The Centre for Social Justice (CSJ) think-tank, headed by Tory former leader Iain Duncan-Smith, said evidence suggests the UK is "not responding to the needs and potential" of an ageing workforce - with hundreds of thousands of people aged 50-64 deemed "economically inactive".
Its latest publication recommends helping older people "access the benefits of work" by providing support to them and employers, such as increased access to flexible working and training opportunities.
The report added if such support is implemented, it proposes an increase in the state pension age (SPA).
The SPA is set to increase to 67 by 2028 and to 68 between 2044 and 2046, although in 2017 the Government announced plans to increase it to 68 between 2037 and 2039.
The CSJ wants faster increases to the pension age, adding the cost of benefits would be reduced by employing more older people while it would boost the UK's gross domestic product (GDP).
In its report, Ageing Confidently: Supporting an ageing workforce, the think-tank states: "Removing barriers for older people to remain in work has the potential to contribute greatly to the health of individuals and the affordability of public services.
"Therefore, this paper argues for significant improvements in the support for older workers.
"This includes improved healthcare support, increased access to flexible working, better opportunities for training, an employer-led mid-life MOT and the implementation of an 'Age Confident' scheme.
"As we prepare for the future, we must prioritise increasing the opportunity to work for this demographic to reduce involuntary worklessness.
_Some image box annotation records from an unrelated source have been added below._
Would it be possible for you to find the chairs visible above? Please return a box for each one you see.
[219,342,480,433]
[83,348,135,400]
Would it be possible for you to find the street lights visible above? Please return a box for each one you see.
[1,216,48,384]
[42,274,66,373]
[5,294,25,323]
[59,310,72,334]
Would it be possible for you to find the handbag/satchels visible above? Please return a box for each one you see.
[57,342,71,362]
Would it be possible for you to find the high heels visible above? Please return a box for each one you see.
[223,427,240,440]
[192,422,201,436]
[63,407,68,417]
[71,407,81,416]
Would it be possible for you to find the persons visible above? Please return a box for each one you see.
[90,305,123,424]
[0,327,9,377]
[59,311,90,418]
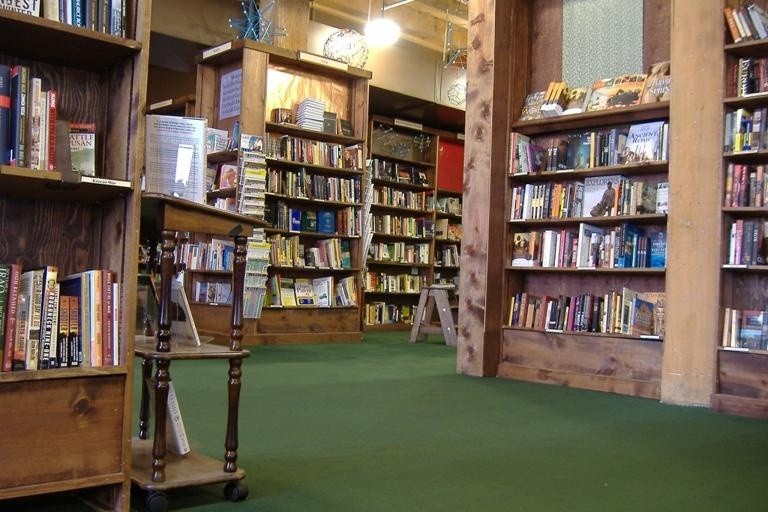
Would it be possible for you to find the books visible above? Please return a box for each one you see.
[517,62,671,121]
[509,122,669,174]
[245,229,359,318]
[150,279,199,348]
[722,0,768,353]
[0,263,120,368]
[204,127,363,237]
[0,0,126,38]
[0,64,95,177]
[273,98,353,136]
[361,159,461,326]
[173,238,232,305]
[511,223,666,269]
[144,374,191,457]
[508,286,665,340]
[509,175,669,220]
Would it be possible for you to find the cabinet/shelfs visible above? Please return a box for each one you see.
[493,35,767,420]
[132,188,271,491]
[0,0,152,511]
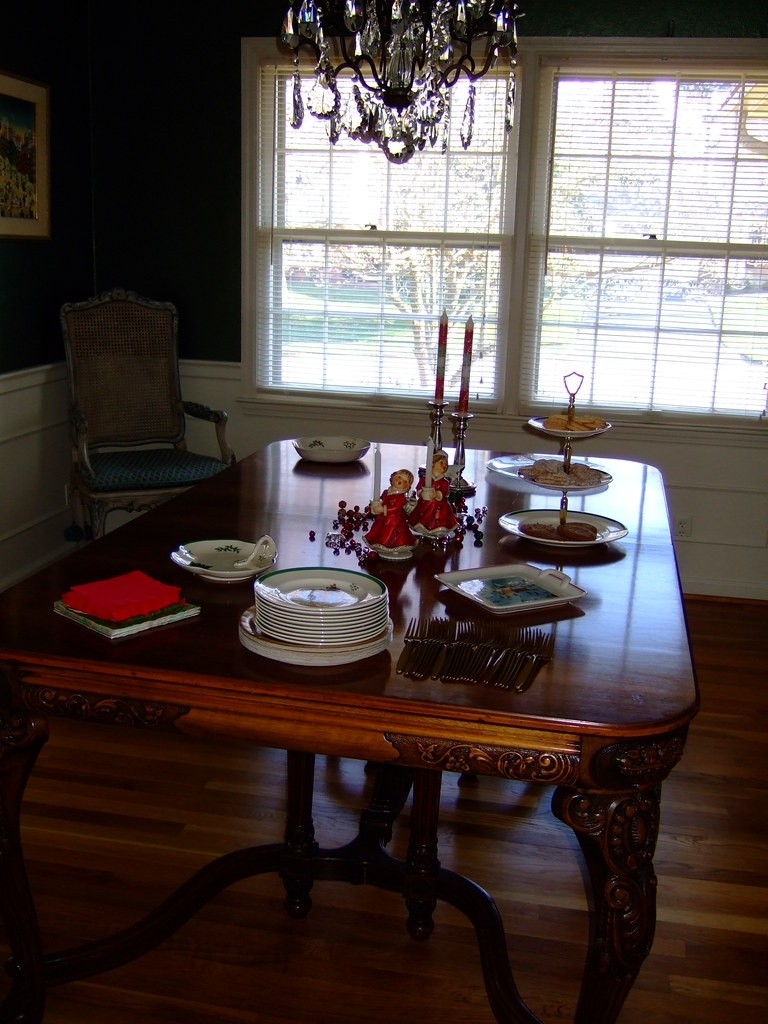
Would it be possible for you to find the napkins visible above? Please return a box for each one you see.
[60,571,180,622]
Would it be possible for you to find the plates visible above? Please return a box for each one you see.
[169,534,278,582]
[291,436,371,463]
[239,567,393,667]
[486,453,598,477]
[433,563,588,613]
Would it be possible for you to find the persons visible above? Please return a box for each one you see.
[363,469,417,555]
[408,449,459,538]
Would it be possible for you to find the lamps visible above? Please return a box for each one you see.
[277,0,518,163]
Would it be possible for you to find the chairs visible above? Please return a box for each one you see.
[61,289,239,542]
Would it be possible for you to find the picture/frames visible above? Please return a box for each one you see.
[0,74,51,239]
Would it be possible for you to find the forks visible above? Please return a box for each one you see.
[395,617,556,694]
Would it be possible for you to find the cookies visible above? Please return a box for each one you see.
[521,522,598,542]
[539,415,606,432]
[518,458,603,487]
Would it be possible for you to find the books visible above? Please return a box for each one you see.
[52,600,201,638]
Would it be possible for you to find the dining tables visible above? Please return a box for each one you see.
[1,434,703,1024]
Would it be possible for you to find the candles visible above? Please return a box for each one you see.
[374,448,380,502]
[424,436,434,488]
[435,307,448,403]
[458,315,474,414]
For the vulnerable and marginalised, a job offers the first step away from state dependence, social marginalisation and personal destitution.
"In addition, provided that this support is in place, we propose an increase in the state pension age to 75 by 2035.
"While this might seem contrary to a long-standing compassionate attitude to an older generation that have paid their way in the world and deserve to be looked after, we do not believe it should be.
"Working longer has the potential to improve health and wellbeing, increase retirement savings and ensure the full functioning of public services for all."
CSJ chief executive Andy Cook said: "Right now, we are not doing enough to help older people stay in work and the state pension age doesn't even closely reflect healthy working life expectancy."
He added: "By increasing the state pension age, we can help people stay in gainful and life enhancing employment while also making a sound long-term financial decision."